[Requirement]
Although the data below contains pictures, please reproduce only its words, exactly.

[Exercise material]
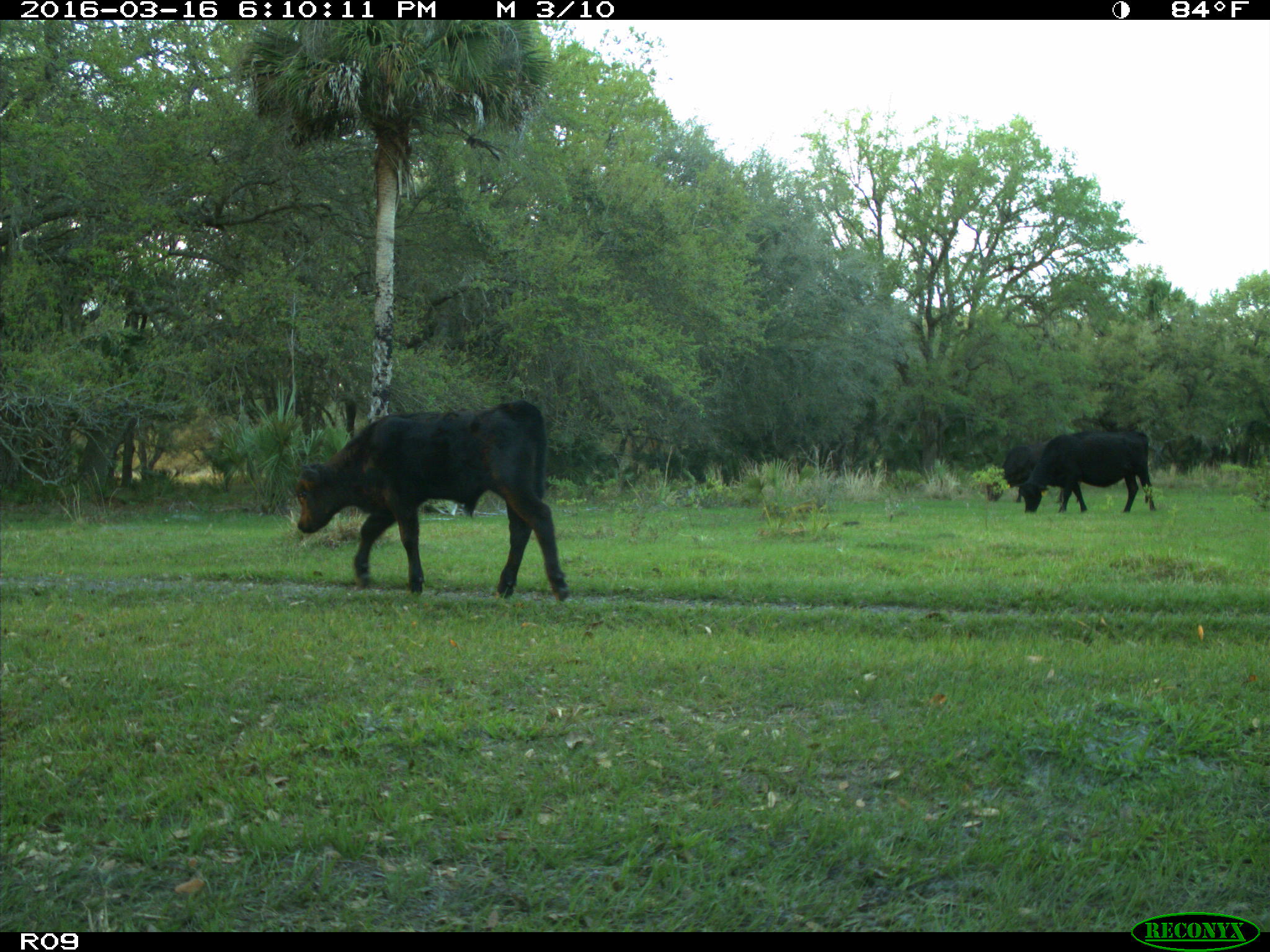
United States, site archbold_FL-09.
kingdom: Animalia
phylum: Chordata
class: Mammalia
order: Artiodactyla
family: Bovidae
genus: Bos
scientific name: Bos taurus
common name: domestic cow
Bos taurus (domestic cow).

[Answer box]
United States, site archbold_FL-09.
kingdom: Animalia
phylum: Chordata
class: Mammalia
order: Artiodactyla
family: Bovidae
genus: Bos
scientific name: Bos taurus
common name: domestic cow
Bos taurus (domestic cow).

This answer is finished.